Adrienne answered for him: “The place is lousy with them. Also grizzly bears and lions. Cape buffalo and American bison, and the odd rhino too; and up ahead”—she pointed southeast—“is the Winkpar.”
“Which means?”
“The Indian word was
pwinukipar,
or something like that. It means ‘many waters' or ‘big swamp.' Hippos. Elephants. Crocs.”
“Right where Las Cienegas was, right?”
Before that became a main Los Angeles highway, it had been what its Spanish name meant—“swamps.”
“Right. But it's not just one big block—there are little sloughs and seepage springs all over the country between the river and the Santa Monicas. Excuse me, between the river and the Krugersberg.”
“Well, that adds a certain charm to a ride in the night,” Tom said, and they smiled at each other in the rustling dimness.
And oddly enough, it's true,
he thought, feeling himself warmed.
Although if I'm going to be charged by a rhino, better while riding a Hummer than a horse.
They moved on through the night, stopping every hour or so for ten minutes' rest and switching horses every two. He used the intervals to stretch, grunting a little as he forced head to knee. Mosquitoes grew more common as they skirted the huge swamp to their south; it made him glad he'd had the malaria cellular vaccine just before he left the army.
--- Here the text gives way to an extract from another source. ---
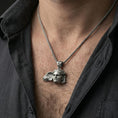 Load image into Gallery viewer, Oxidized sterling silver Hypnos pendant worn on neck on a braided chain, centered chest framing, moody lifestyle studio shot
The marshes covered scores of square miles, even toward the end of the summer drought—and so did groves of trees on their edges, sycamores and big cottonwoods and willows mostly, with oaks and California walnut; the shade grew dense enough that everyone put their night-sight goggles back on. They were riding through an open gallery forest most of the time; the problem was that there were patches and outliers of the marsh, where streams ran downhill from the Santa Monicas or underground rock ledges forced the already-high water table to the surface. Those produced jungle, an impenetrable lacework of creepers and California rose. Sometimes you couldn't go around.